Why Did About.com Invite an Anti-Vaxxer to Be One of Its Health Experts? January 28, 2015

Why Did About.com Invite an Anti-Vaxxer to Be One of Its Health Experts?

In general, I’m a fan of About.com, a site featuring experts in various areas writing about their fields. I have a lot of respect for Austin Cline, who has written a ton of helpful articles about atheism on that site over the years.

But it came to my attention the other day that their Health channel recently brought on Dr. Josh Axe (below) as the “Adrenal Health Expert.”

I’ll leave it to others to comment on whether certain herbs can really cure adrenal fatigue… or whether anyone really needed an adrenal health expert in the first place… but here’s the problem with Axe: He bills himself as “an physician” (his typo, not mine), author, and media personality. Maybe his appearances on Dr. Oz should’ve been a sign that his scientific credentials weren’t up to par, or maybe it’s all the “natural remedies” he sells, but there’s a bigger smoking gun on his personal website.
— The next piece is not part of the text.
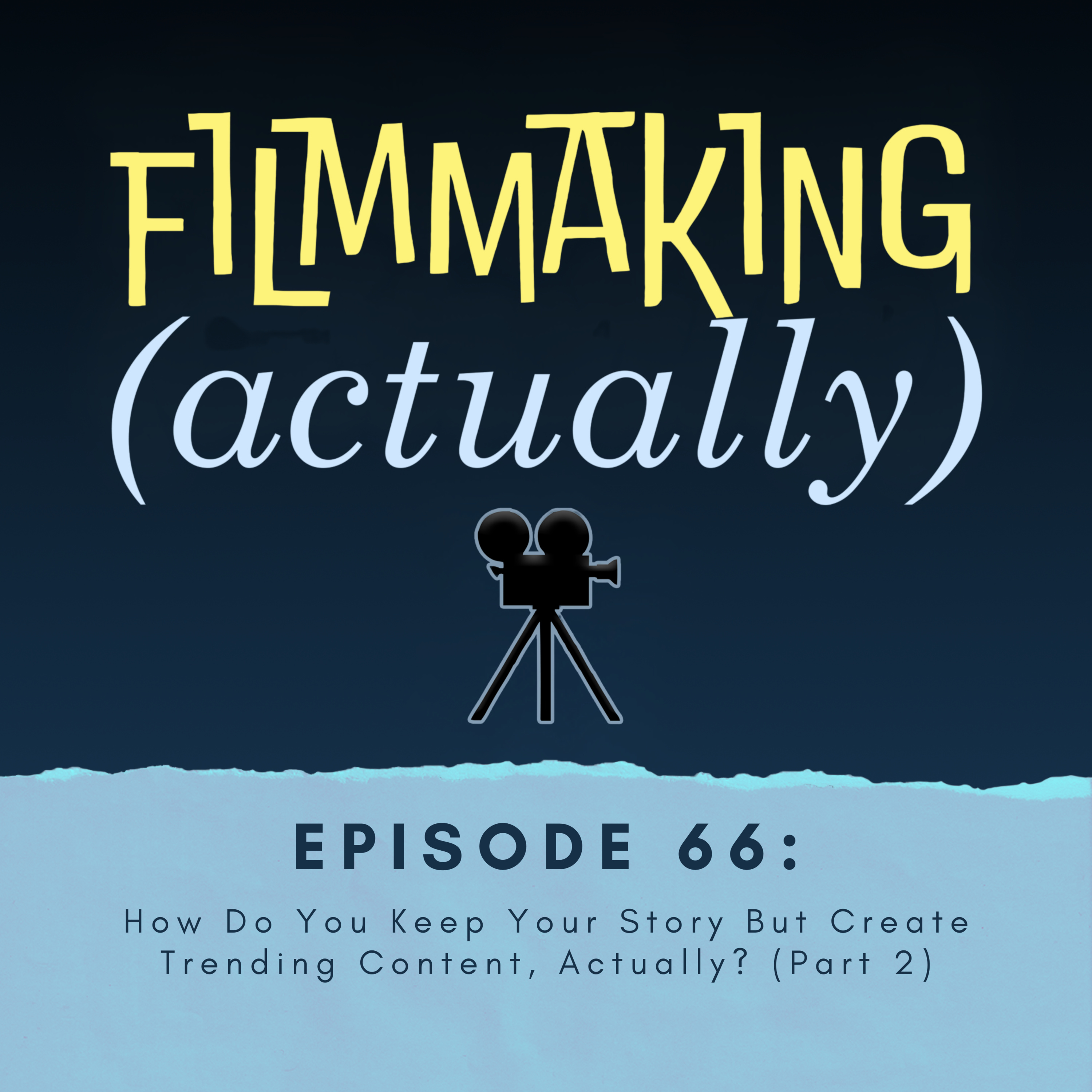 Episode 66: How Do You Keep Your Story, But Create Trending Content, Actually? (Part 2)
Turns out he has a whole page warning you against the supposed dangers of vaccines:

There has been much research investigating the ingredients and preservatives used in vaccines. As you will see below, many of them are dangerous and should be avoided in my opinion

Pediatrician Jay Gordon believes that vaccines do more harm than good. “I think the children who receive no vaccines at all are statistically safe. I think that the later you give vaccines and the more slowly you give vaccines, the safer you are.”

Former director of the National Institutes of Health Dr. Bernadine Healy told a CBS news correspondent that the government needs to investigate why some children developed autistic symptoms after being vaccinated. She says that it is biologically possible that vaccines could trigger autism.

It goes on like that for a while. Axe would likely tell you he’s not advocating against vaccines, merely presenting “both sides” of the story. But there aren’t two sides to this. There’s the side based on fear, paranoia, and Jenny McCarthy… and the side based on science, which says there is absolutely no evidence whatsoever of a link between vaccines and autism — and that vaccines are overwhelmingly beneficial.

If you’re an expert in science, you should be on the front lines of convincing people to give their children the necessary vaccines, not perpetuating a myth and confusing them by suggesting there’s any validity to the vaccine-deniers. It makes as much sense as inviting a Creationist to be your Biology expert.

I thought About.com had higher standards than that. Clearly, I was wrong.

I sent the website an email Monday afternoon asking why they would bring Axe onboard as a science “expert” given his harmful position on a very important subject… and they haven’t gotten back to me yet. I’ll keep you updated.